Sun 30 November 2025 18:45, UK

Since 1969, when he first appeared on our screens in the TV movie The Indian Wants the Bronx, Al Pacino has stunned and stirred audiences in equal measure. 

He might seem like a natural of the craft, but behind his blistering performances is a solid backbone of hard work. As he once said himself, “Forget the career, do the work. If you feel what you are doing is on line and you’re going someplace and you have a vision and you stay with it, eventually things will happen.”

Pacino’s hard work isn’t simply limited to his craft either. Throughout his career, he has always tried to be a trailblazer of positive change. As it happens, this same notion is something that attracts him to certain works of art. This much is apparent from his favourite song of all time, the old show tune ‘You’ve Got to be Carefully Taught’ by Rodgers and Hammerstein.

The song, from 1949, was first featured in the classic Rodgers and Hammerstein musical South Pacific, and it is the societal sagacity behind the track that snares Pacino. “It was a crucial time for our country’s history with the racial tension. The song has a real passion and a relevance to the times we were living in,” Heat star Pacino once opined.

The music itself is about the blossoming romance between a young nurse and a secretive Frenchman who is being courted for a dangerous military mission as he is stationed on a South Pacific island during World War II. The music and subsequent film may well have come with corny and frivolous taglines like “In the thrilling tradition of ‘Around the World in 80 Days’” and “The entertainment world’s most wonderful entertainment!” but behind the fanfare is a very serious point.

This comment on race and society is subtly rammed home with the song ‘You’ve Got to be Carefully Taught’, beginning with the brilliant opening lyric, “You’ve got to be taught to hate and fear”. This meant that upon release, the song was deemed “downright inappropriate” for a musical. But the masses didn’t seem to agree. The vinyl soundtrack would spend an unprecedented 115 weeks on the top of the album chart, remaining in the top five for a whopping 214 weeks (that a little over four years).
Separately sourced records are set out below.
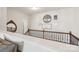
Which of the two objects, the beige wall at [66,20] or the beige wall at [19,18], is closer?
the beige wall at [66,20]

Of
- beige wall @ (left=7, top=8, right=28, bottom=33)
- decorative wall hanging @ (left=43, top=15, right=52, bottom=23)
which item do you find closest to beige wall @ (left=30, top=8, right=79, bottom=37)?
decorative wall hanging @ (left=43, top=15, right=52, bottom=23)

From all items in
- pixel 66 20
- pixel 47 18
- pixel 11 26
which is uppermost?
pixel 47 18

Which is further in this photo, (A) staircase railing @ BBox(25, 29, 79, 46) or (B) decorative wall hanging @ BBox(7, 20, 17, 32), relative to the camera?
(B) decorative wall hanging @ BBox(7, 20, 17, 32)

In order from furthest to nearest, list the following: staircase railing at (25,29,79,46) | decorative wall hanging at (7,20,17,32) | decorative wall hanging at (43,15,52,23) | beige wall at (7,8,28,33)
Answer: beige wall at (7,8,28,33)
decorative wall hanging at (7,20,17,32)
decorative wall hanging at (43,15,52,23)
staircase railing at (25,29,79,46)

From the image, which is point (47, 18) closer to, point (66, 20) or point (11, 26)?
point (66, 20)

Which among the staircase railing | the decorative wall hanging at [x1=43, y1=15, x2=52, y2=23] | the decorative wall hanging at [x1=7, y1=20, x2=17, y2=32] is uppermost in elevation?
the decorative wall hanging at [x1=43, y1=15, x2=52, y2=23]

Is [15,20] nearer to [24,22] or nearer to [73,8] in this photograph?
[24,22]

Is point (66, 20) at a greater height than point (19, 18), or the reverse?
point (19, 18)

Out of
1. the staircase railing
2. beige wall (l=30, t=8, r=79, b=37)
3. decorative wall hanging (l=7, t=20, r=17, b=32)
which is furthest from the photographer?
decorative wall hanging (l=7, t=20, r=17, b=32)

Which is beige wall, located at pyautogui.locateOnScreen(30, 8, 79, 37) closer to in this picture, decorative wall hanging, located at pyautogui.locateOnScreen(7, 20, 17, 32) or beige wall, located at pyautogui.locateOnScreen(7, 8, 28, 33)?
beige wall, located at pyautogui.locateOnScreen(7, 8, 28, 33)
Now, it is clear that the song is focused on equality and racism, but upon release, it was actually banned in Georgia as it was claimed that it had “an underlying philosophy inspired by Moscow”. However, this so-called Cold War panic was often speculated to be used as an excuse to push other agendas.

One legislator at the time even reprehensibly ventured to say, “a song justifying interracial marriage was implicitly a threat to the American way of life.” This resulting backlash was the exact reason that the song proved necessary in the first place, and it inadvertently illuminated the central point of the song itself. 

Thus, Rodgers & Hammerstein remained defiant and kept the track in the production. This boldly liberated stance is something that Pacino has always admired beyond the lilting melody that makes the impact so musical. Ever since he first heard it, it has remained his favourite song. For the Godfather star, it defines the purpose of art.